ESTRATTO DEL DOCUMENTO
-*-

Il Presidente russo Vladimir Putin ha firmato la legge "Sulle misure di influenza alle azioni ostili degli Stati Uniti e di altri Stati esteri". Il documento corrispondente è pubblicato sul portale ufficiale delle leggi dello Stato russo. La legge entra in vigore a partire da oggi, giorno di pubblicazione. Il documento, iniziato da un gruppo di deputati guidato dal Presidente della Duma Vyacheslav Volodin, prevede la possibilità di introdurre contro-sanzioni in risposta alle misure ostili intraprese dagli Stati Uniti e dai Paesi che le appoggiano. Su decisione del Presidente, il governo ha il diritto di introdurre varie misure, ma non devono essere applicate su beni essenziali o prodotti che non sono prodotti in Russia e in altri Paesi, così come per le merci importate da persone fisiche per uso personale. Le corrispondenti decisioni possono essere inoltre prese dal Presidente sulla base delle proposte del Consiglio di Sicurezza. Le contro-sanzioni possono essere applicate contro gli Stati Uniti e gli altri Stati stranieri che intraprendono azioni ostili contro la Federazione Russa, le persone fisiche e giuridiche. Le misure di ritorsione possono essere prese anche contro le organizzazioni sotto la giurisdizione di Paesi ostili, direttamente o indirettamente controllate dagli Stati o dalle persone affiliate, siano funzionari e cittadini di quei Paesi coinvolti nelle sanzioni contro la Russia.

-*-

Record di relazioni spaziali
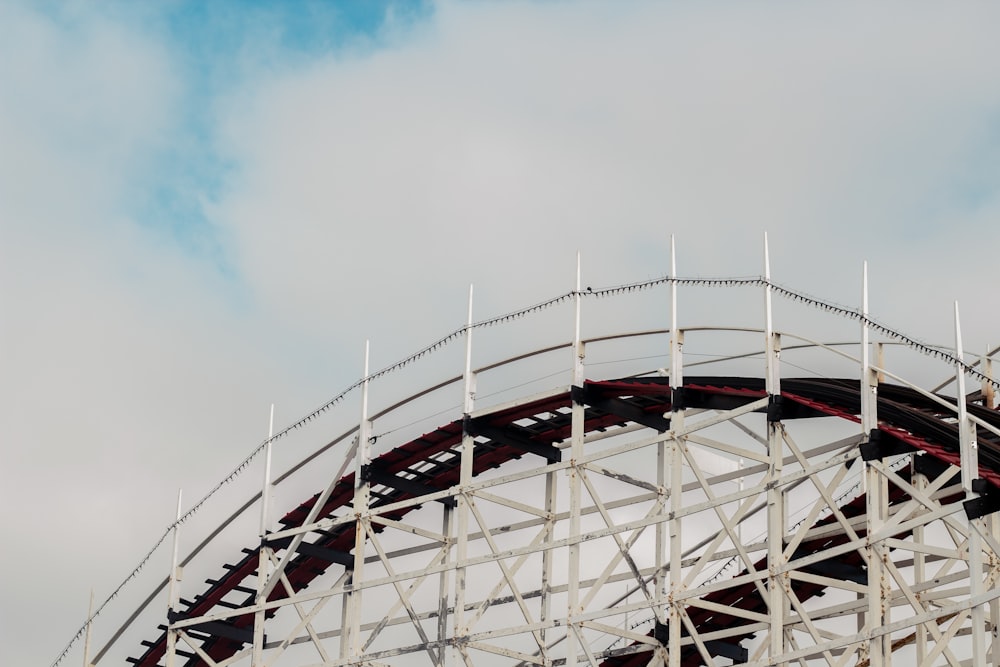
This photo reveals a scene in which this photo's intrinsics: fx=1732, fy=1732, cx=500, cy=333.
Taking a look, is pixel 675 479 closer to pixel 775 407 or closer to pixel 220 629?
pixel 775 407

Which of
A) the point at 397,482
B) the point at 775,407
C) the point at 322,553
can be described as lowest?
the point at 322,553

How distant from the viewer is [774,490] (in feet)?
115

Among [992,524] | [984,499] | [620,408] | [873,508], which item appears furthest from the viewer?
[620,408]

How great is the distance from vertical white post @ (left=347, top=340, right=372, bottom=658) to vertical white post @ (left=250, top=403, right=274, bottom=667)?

-*-

Nell'estratto del documento sulla legge russa relativa alle contro-sanzioni, chi ha guidato il gruppo di deputati che ha avviato il documento? Fare riferimento esclusivamente all'estratto del documento.

RISULTATO FINALE
Il Presidente della Duma Vyacheslav Volodin.